## Exercise directions
Only the images are to be dropped; the records themselves must be repeated exactly.

[Scraped caption text data]
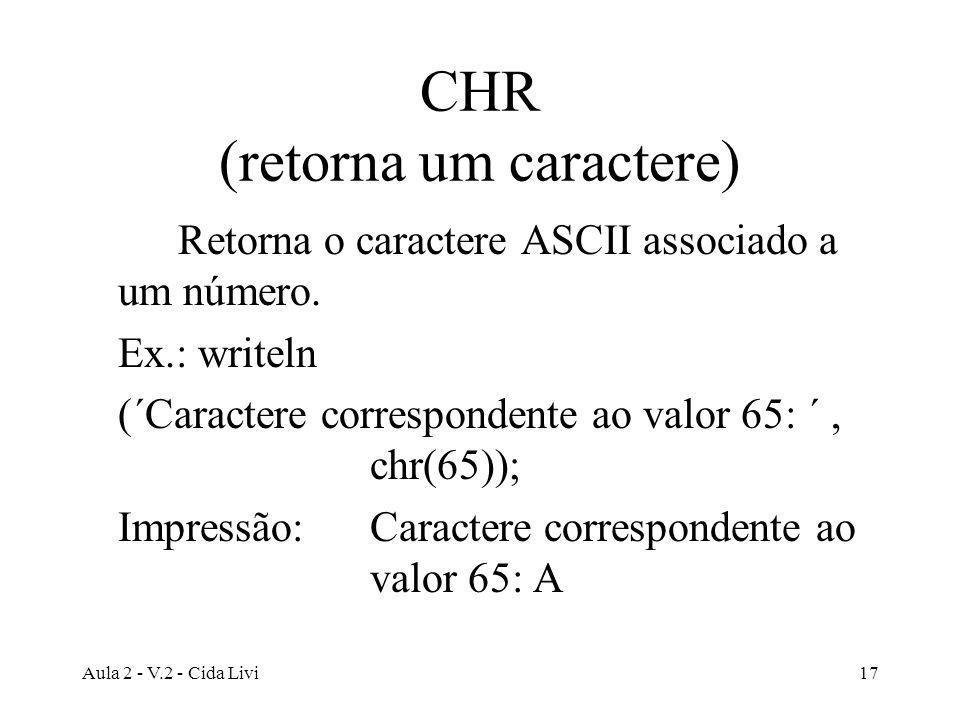 CHR (retorna um caractere)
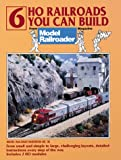 Hayden, Bob: 6 Ho Railroads You Can Build: From Model Railroader Magazine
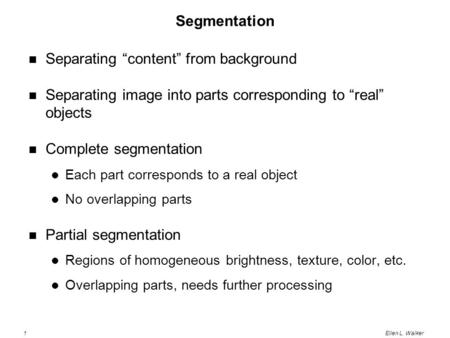 "1Ellen L. Walker Segmentation Separating ""content"" from background Separating image into parts corresponding to ""real"" objects Complete segmentation Each."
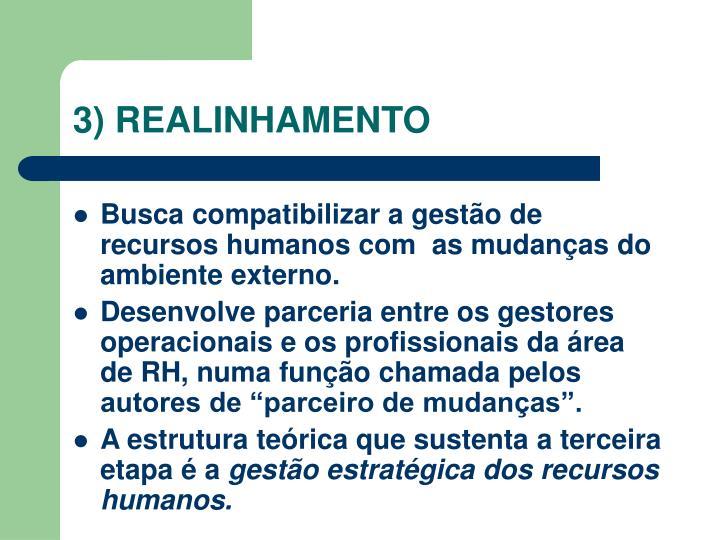 3) REALINHAMENTO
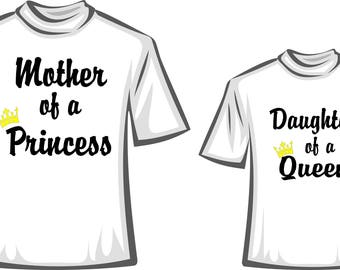 Mother of a Princess, daughter of Queen, t-shirt,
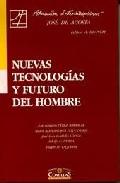 Portada de NUEVAS TECNOLOGIAS Y FUTURO DEL HOMBRE
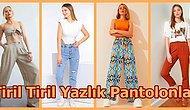 Sıcaklarda Tiril Tiril Giymek İsteyeceğiniz 21 Yazlık İnce Pantolon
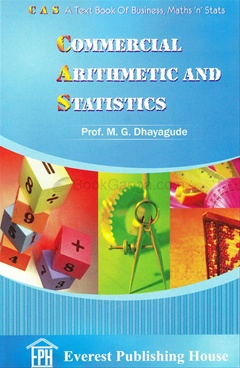 A Text Book Of Commercial Arithmetic And Statistics
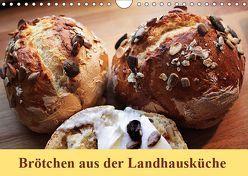 Brötchen aus der Landhausküche (Wandkalender 2019 DIN A4 quer)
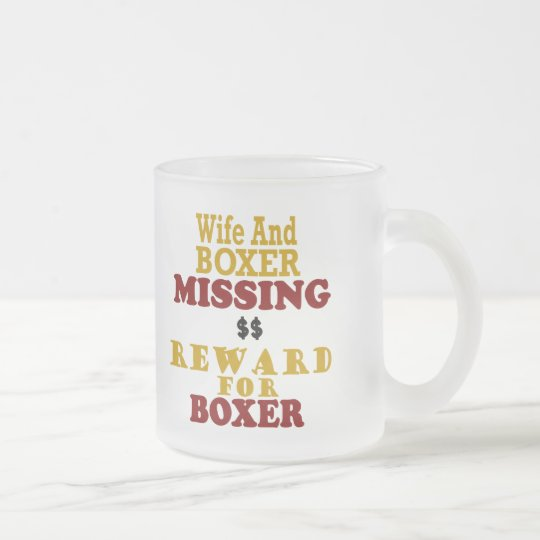 Boxer & Wife Missing Reward For Boxer Frosted Glass Coffee Mug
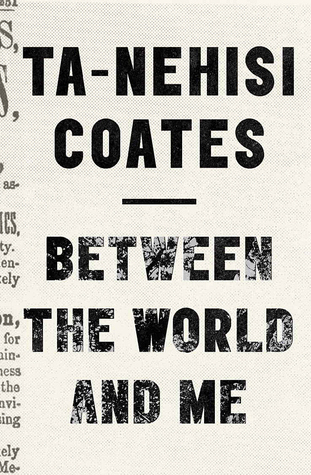 book cover: Between the World and Me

## Solution for this problem
 CHR (retorna um caractere)
 Hayden, Bob: 6 Ho Railroads You Can Build: From Model Railroader Magazine
 "1Ellen L. Walker Segmentation Separating ""content"" from background Separating image into parts corresponding to ""real"" objects Complete segmentation Each."
 3) REALINHAMENTO
 Mother of a Princess, daughter of Queen, t-shirt,
 Portada de NUEVAS TECNOLOGIAS Y FUTURO DEL HOMBRE
 Sıcaklarda Tiril Tiril Giymek İsteyeceğiniz 21 Yazlık İnce Pantolon
 A Text Book Of Commercial Arithmetic And Statistics
 Brötchen aus der Landhausküche (Wandkalender 2019 DIN A4 quer)
 Boxer & Wife Missing Reward For Boxer Frosted Glass Coffee Mug
 book cover: Between the World and Me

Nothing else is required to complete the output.